BAGIAN LATIHAN
a - Dalam teks tentang seminar bisnis peternakan ASOHI di bawah ini, tulis ulang paragraf yang diawali dengan "Seminar nasional bisnis peternakan merupakan" dalam bentuk poin-poin singkat. Pertahankan fakta-fakta utamanya.
b - Salin persis bagian dari teks tentang seminar bisnis peternakan ASOHI di bawah ini, yaitu bagian yang dibuka dengan kata-kata yang memuat "Eddy Wahyudin, Forlin" dan ditutup dengan "Andi kepada Infovet.".
c - Lanjutkan teks berita tentang seminar bisnis peternakan ASOHI di bawah ini, mulai tepat setelah kalimat terakhir yang ditampilkan.

Demikian salah satu butir rekomendasi Seminar Nasional Bisnis Peternakan yang diselenggarakan Asosiasi Obat Hewan Indonesia (ASOHI) Rabu, 22 Nopember 2017 di IPB International Convention Center (IICC, Botani Square) Bogor. Rekomendasi dan kesimpulan seminar disampaikan oleh moderator seminar Drh Forlin Tinora Siregar di sesi terakhir seminar .

Seminar yang mengangkat tema "Tantangan Peternakan Nasional menghadapi Serbuan Produk Impor" ini, menghadirkan mantan Dubes RI di World Trade Organization (WTO) Dr Erwidodo, Ketua Umum GPPU Krisantono, Ketua Umum PPSKI Teguh Boediyana, Sekretaris Eksekutif GPMT Drh Askam Sudin, Wakil Ketua Umum Pinsar Indonesia Ir.Eddy Wahyudin MBA, Ketua Asosiasi Monogastrik Indonesia (AMI) Dr. Sauland Sinaga dan Sekjen ASOHI Drh Harris Priyadi. Seminar terdiri dari dua sesi,  dipandu oleh moderator Drh Sugiyono (sesi pertama) dan Drh Forlin Tinora Siregar (sesi kedua).

Pemukulan gong oleh Ni Made Ria Isriyanthi, mewakili Dirjen PKH
Seminar nasional bisnis peternakan merupakan seminar outlook bisnis yang diselenggarakan secara berkesinambungan oleh ASOHI setiap akhir tahun sejak tahun 2005. Seminar ini menjadi salah satu referensi utama para pelaku bisnis peternakan dan kesehatan hewan dalam menjalankan evaluasi dan rencana bisnis. Hadirnya para pimpinan asosiasi peternakan di forum ini merupakan  satu hal utama yang membuat seminar ini berbobot. Ditambah lagi adanya pembicara tamu yang menyajikan topik yang relevan dengan situasi terkini, menjadikan seminar ini semakin bermakna bagi peserta. Kali ini Mantan Dubes RI di WTO menjadi pembicara tamu karena tema yang dibahas sangat terkait dengan tantangan peternakan mengadapi serbuan produk impor. Seminar dibuka oleh Kasubdit Pengawasan Obat Hewan Drh. Ni Made Ria Isriyanthi PhD mewakili Dirjen Peternakan dan Kesehatan Hewan,  diikuti oleh sekitar 200 orang peserta dari berbagai daerah, terdiri dari pelaku usaha, utusan pemerintah pusat/daerah, asosiasi, perguruan tinggi dan sebagainya

Eddy Wahyudin, Forlin Tinora, Irawati Fari, Sauland Sinaga, Harris Priyadi
Ketua panitia seminar Drh.Andi Wijanarko mengatakan, seminar mengangkat tema tantangan Peternakan nasional menghadapi serbuan produk impor, dilatarbelakangi oleh kemenangan brazil di WTO yang menggugat Indonesia atas kebijakan perunggasan. "Dengan menangnya Brazil di WTO publik peternakan khawatir apakah tahun 2018 ini ayam Brazil yang dikenal murah ini akan masuk ke Indonesia. Jika ini terjadi, akan menjadi tantangan berat bagi peternakan Indonesia," kata Andi kepada Infovet.

KUTIPAN DAFTAR

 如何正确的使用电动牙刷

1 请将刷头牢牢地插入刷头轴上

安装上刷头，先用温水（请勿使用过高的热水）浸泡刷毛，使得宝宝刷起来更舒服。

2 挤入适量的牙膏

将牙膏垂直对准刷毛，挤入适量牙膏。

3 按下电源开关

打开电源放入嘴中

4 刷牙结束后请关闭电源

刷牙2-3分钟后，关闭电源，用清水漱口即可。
* * *
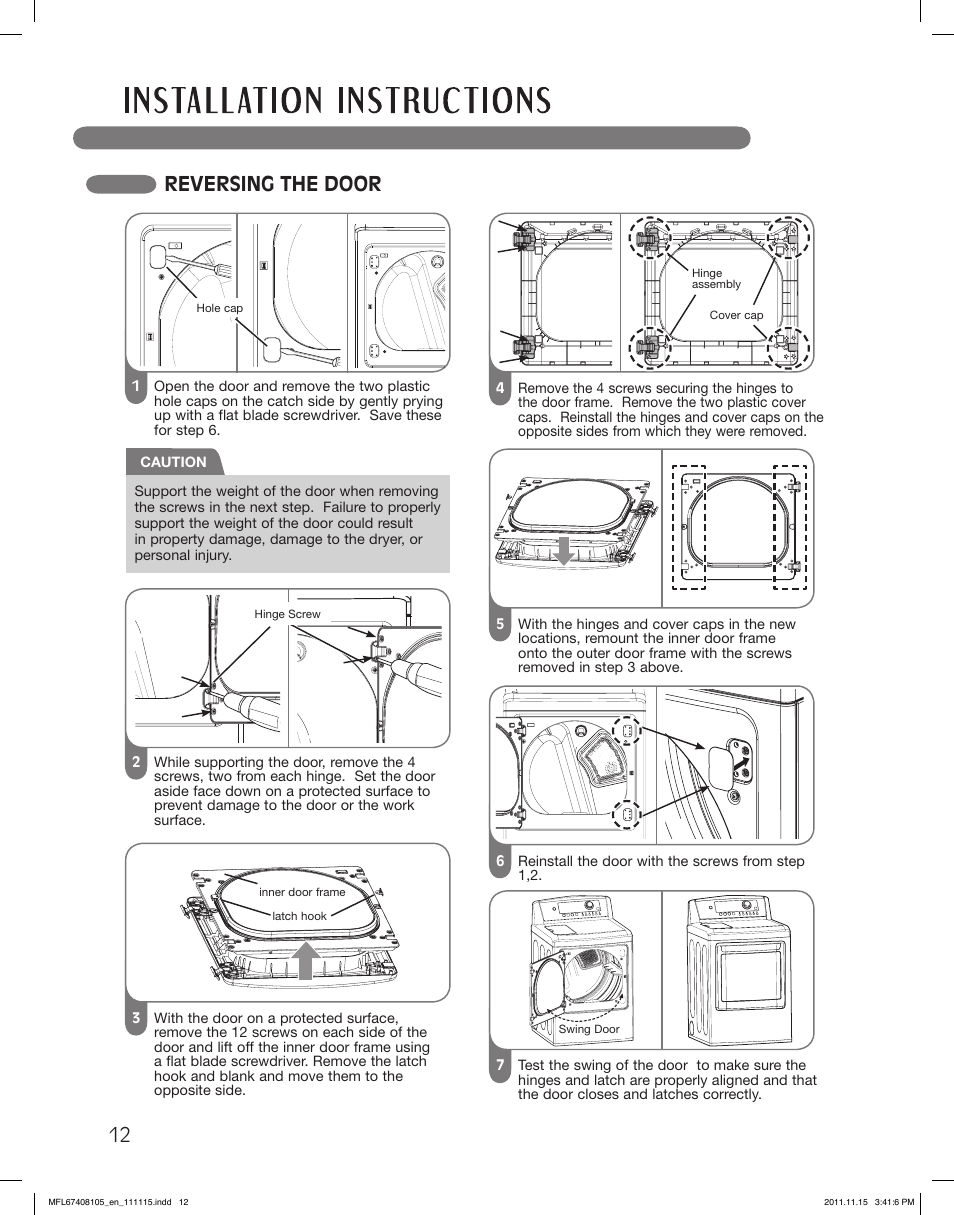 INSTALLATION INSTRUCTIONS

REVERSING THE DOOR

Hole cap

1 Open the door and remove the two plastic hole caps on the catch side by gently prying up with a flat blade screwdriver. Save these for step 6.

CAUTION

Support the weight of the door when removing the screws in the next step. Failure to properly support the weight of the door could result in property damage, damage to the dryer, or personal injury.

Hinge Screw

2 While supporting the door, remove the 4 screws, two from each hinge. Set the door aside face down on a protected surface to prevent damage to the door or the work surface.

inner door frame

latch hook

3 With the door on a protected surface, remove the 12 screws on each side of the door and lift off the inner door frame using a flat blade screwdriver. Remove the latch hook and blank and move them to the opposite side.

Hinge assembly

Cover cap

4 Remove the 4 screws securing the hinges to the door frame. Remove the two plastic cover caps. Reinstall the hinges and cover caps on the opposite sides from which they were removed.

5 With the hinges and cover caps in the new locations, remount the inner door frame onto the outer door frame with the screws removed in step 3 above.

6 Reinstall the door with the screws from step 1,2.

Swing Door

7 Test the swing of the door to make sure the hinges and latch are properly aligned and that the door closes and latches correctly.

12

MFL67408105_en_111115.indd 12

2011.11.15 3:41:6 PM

JAWABAN TERTULIS ANDA
a -
- Seminar ini adalah seminar outlook bisnis yang diselenggarakan ASOHI secara berkesinambungan setiap akhir tahun sejak tahun 2005.
- Seminar ini menjadi salah satu referensi utama para pelaku bisnis peternakan dan kesehatan hewan untuk evaluasi dan rencana bisnis.
- Bobot seminar terutama berasal dari hadirnya para pimpinan asosiasi peternakan. Pembicara tamu dengan topik yang relevan dengan situasi terkini membuatnya semakin bermakna bagi peserta.
- Kali ini pembicara tamunya adalah mantan Dubes RI di WTO, karena tema yang dibahas terkait erat dengan tantangan peternakan menghadapi serbuan produk impor.
- Seminar dibuka oleh Kasubdit Pengawasan Obat Hewan Drh. Ni Made Ria Isriyanthi PhD, mewakili Dirjen Peternakan dan Kesehatan Hewan.
- Pesertanya sekitar 200 orang dari berbagai daerah. Mereka terdiri dari pelaku usaha, utusan pemerintah pusat/daerah, asosiasi, perguruan tinggi, dan lainnya.

b -
Eddy Wahyudin, Forlin Tinora, Irawati Fari, Sauland Sinaga, Harris Priyadi
Ketua panitia seminar Drh.Andi Wijanarko mengatakan, seminar mengangkat tema tantangan Peternakan nasional menghadapi serbuan produk impor, dilatarbelakangi oleh kemenangan brazil di WTO yang menggugat Indonesia atas kebijakan perunggasan. "Dengan menangnya Brazil di WTO publik peternakan khawatir apakah tahun 2018 ini ayam Brazil yang dikenal murah ini akan masuk ke Indonesia. Jika ini terjadi, akan menjadi tantangan berat bagi peternakan Indonesia," kata Andi kepada Infovet.

c -
Itu sebabnya, tambah Andi, ASOHI mengundang Dr Erwidodo yang menguasai permasalah ini untuk menjelaskan apa yang sebenarnya terjadi dan bagaimana langkah yang harus dilakukan Indonesia.

Ketua Umum ASOHI Drh. Irawati Fari menambahkan, tahun baru 2018 mendatang adalah tahun baru "istimewa" bagi kalangan peternakan karena merupakan tahun dimulainya pelarangan Antibiotic Growth Promoter (AGP) atau antibiotika imbuhan pakan. Selain itu tahun 2017 bisa dikatakan sebagai tahun penuh regulasi. Di bidang obat hewan ada permentan tentang klasifikasi obat hewan serta rancangan Permentan lainnya yang sedang dalam proses pembahasan. Di bidang perunggasan ada aturan untuk mengatasi oversupply, di industri pakan ada peraturan tentang peredaran dan pendaftaran pakan, di peternakan sapi ada aturan rasio impor sapi bakalan dan sapi indukan, juga ada izin impor daging kerbau dari India dan sebagainya. "Semua itu menjadi tantangan besar karena pada saat yang sama kita menhadapi ancaman produk impor," tambahnya.

Tantangan Internal ASEAN lebih besar

Erwidodo dalam paparannya mengatakan, kemenangan Brazil di WTO tidak serta merta langsung tahun depan Indonesia kebanjiran daging ayam asal Brazil. Masih banyak prosedur yang harus dilalui. Lagi pula Brazil itu jaraknya jauh dari Indonesia.

"Justru kita harus waspada adalah internal ASEAN sendiri, karena MEA sudah berlaku dimana bea masuk antar negara ASEAN nol persen. Sedangkan biaya produksi ayam di Indonesia kalah dengan Thailand," ujar Erwidodo menunjukkan data perbandingan biaya produksi unggas antar negara ASEAN.
Ia juga mengingatkan, semua negara ekspor pertanian umumnya juga mengimpor produk yang sama. Misalnya Amerika ekspor daging, tapi juga impor daging. Demikian juga negara lain. Sedangkan Indonesia selalu berpikir impor itu harus nol. Dalam perdagangan internasional hal ini kurang tepat.

Terhadap kebijakan pengurangan produksi untuk keseimbangan  supply-demand unggas dalam negeri, Erwidodo mengatakan hal itu untuk jangka pendek boleh saja, tapi kurang baik untuk jangka panjang. "Kelebihan produksi itu harus diupayakan saluran pasarnya," ujarnya.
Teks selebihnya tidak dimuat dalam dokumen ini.